▸ **Excerpts from a spatial reasoning dataset**
** Start **

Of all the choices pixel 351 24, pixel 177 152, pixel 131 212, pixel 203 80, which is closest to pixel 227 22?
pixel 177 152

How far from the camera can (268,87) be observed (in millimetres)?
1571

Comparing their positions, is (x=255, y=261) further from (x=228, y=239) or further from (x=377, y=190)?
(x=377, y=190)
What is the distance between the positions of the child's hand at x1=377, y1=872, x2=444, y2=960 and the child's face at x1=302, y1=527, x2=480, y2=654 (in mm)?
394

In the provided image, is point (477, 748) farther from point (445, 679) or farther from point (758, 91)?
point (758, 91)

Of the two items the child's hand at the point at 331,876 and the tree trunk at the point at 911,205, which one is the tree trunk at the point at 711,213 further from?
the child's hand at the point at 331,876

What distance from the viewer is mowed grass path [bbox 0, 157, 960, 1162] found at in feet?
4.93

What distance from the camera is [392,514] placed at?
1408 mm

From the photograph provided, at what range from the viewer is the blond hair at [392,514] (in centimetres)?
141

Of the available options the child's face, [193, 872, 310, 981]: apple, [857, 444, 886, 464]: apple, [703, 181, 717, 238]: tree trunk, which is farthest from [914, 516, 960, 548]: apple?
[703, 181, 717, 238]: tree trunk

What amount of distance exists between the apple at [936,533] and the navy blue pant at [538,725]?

** End **

▸ **Task to complete**
Print every one of the lines above verbatim, without changing a single character.

▸ **Answer below**
Of all the choices pixel 351 24, pixel 177 152, pixel 131 212, pixel 203 80, which is closest to pixel 227 22?
pixel 177 152

How far from the camera can (268,87) be observed (in millimetres)?
1571

Comparing their positions, is (x=255, y=261) further from (x=228, y=239) or further from (x=377, y=190)?
(x=377, y=190)
What is the distance between the positions of the child's hand at x1=377, y1=872, x2=444, y2=960 and the child's face at x1=302, y1=527, x2=480, y2=654 (in mm)?
394

In the provided image, is point (477, 748) farther from point (445, 679) or farther from point (758, 91)?
point (758, 91)

Of the two items the child's hand at the point at 331,876 and the tree trunk at the point at 911,205, which one is the tree trunk at the point at 711,213 further from?
the child's hand at the point at 331,876

What distance from the viewer is mowed grass path [bbox 0, 157, 960, 1162] found at in feet?
4.93

What distance from the camera is [392,514] placed at?
1408 mm

From the photograph provided, at what range from the viewer is the blond hair at [392,514] (in centimetres)?
141

Of the available options the child's face, [193, 872, 310, 981]: apple, [857, 444, 886, 464]: apple, [703, 181, 717, 238]: tree trunk, which is farthest from [914, 516, 960, 548]: apple?
[703, 181, 717, 238]: tree trunk

What amount of distance exists between the apple at [936,533] and the navy blue pant at [538,725]?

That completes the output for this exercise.